If you are a partner in a BV (a partnership) and you receive the real estate during the liquidation, there are two options:

If you were not a partner at the time the BV acquired the property, you pay sales tax.

If you were already a partner when the BV (or previously, BVBA) bought the building, or if you contributed the building yourself, then you are a 'historic' partner and you will end up in the waiting arrangement.

Such waiting arrangement means that you only have to pay a fixed fee during the liquidation. The tax authorities then wait for what will happen next:

If you acquire the building with other partners who are all historical partners, you can withdraw from joint ownership and only a distribution right is due.

However, if the building ends up with someone who is not a historical partner, then sales tax becomes due.

Back door is a dead end street

In an NV you therefore do not escape the sales tax unless, … maybe …

About ten years ago, the trend arose to purchase real estate as a shareholder together with the company. For example, you buy 10% of the whole – on which you then have to pay the sales tax – and your company buys the other 90% – on which the sales tax is also due, but that amount is deductible as a professional expense.

After many years, for example if you want to stop the company, you will no longer share ownership and take over the company’s share. Is a distribution right on that transaction sufficient?

“No” say the tax authorities. The regulation concerning the partners who acquire immovable property from their own company is a special scheme, intended as an anti-abuse provision. And that anti-abuse provision takes precedence over the general distribution law scheme. The term 'tax' here refers to both the federal tax authorities (which are still partially competent for the stamp duties) and Vlabel, which is competent for the Flemish stamp duties.

From first instance, over Cassation to the Constitutional Court

A lot of ink has been spilled on this interpretation. Many taxpayers went to the courts and tribunals, to end up before the Court of Cassation. One of the arguments invoked was the violation of the principle of equality. However, that is not the competence of the Court of Cassation, but of the Constitutional Court. The principle of equality appears to have been violated in the sense that the partner in joint ownership with his own company must pay a sales tax. While only a distribution right is claimed from someone else, who is not a partner and who is in joint ownership with the same company.

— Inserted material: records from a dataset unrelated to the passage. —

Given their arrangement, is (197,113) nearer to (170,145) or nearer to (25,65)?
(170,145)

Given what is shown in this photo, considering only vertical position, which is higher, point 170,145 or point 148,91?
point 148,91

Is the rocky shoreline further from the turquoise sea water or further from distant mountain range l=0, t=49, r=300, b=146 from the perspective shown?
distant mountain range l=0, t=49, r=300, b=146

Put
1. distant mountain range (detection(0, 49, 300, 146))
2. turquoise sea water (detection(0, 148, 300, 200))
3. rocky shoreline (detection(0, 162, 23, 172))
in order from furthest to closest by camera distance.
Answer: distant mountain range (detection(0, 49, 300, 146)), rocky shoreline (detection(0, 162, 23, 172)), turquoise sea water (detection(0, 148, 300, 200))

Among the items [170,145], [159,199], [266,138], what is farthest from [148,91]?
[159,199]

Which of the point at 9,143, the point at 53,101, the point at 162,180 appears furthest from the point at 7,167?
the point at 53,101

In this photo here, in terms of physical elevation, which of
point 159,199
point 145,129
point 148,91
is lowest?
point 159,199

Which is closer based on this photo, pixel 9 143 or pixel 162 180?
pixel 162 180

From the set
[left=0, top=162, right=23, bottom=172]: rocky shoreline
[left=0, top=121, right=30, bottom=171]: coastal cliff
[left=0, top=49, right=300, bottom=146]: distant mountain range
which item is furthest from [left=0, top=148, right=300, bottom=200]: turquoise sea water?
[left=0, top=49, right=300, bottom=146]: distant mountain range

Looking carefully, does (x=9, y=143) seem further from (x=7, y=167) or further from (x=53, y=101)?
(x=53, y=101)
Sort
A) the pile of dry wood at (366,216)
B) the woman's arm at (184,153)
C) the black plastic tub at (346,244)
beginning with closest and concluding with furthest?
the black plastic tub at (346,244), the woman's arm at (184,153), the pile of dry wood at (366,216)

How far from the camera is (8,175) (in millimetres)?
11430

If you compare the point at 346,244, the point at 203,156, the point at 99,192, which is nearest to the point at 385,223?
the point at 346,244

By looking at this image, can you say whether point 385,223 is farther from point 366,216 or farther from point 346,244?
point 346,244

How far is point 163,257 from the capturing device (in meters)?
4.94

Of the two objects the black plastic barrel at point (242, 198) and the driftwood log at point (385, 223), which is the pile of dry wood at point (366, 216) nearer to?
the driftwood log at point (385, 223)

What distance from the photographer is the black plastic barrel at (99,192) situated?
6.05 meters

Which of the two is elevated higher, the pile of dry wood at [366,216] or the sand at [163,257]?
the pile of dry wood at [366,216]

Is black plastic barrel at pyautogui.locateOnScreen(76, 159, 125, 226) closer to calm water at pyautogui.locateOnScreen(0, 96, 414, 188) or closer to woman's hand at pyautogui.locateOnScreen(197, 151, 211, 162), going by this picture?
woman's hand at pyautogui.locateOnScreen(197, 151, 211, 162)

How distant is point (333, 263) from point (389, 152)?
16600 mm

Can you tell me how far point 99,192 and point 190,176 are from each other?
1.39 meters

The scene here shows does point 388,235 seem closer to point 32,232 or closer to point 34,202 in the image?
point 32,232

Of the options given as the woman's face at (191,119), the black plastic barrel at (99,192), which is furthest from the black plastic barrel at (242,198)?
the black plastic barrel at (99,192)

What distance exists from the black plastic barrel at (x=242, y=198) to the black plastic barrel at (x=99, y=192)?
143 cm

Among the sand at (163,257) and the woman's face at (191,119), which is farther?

However, the Constitutional Court considers that this distinction is justified, because the rule that a sales tax is due if the partner removes real estate from his own company, is an anti-abuse provision, which effectively takes precedence over the distribution right. One rightly asks what abuse is fought here. After all, when the property was purchased, the duties were paid, partly by the company and partly by the partner. But the decision of the Constitutional Court puts an end to these discussions. Co-ownership between the company and one of its partners is therefore best avoided.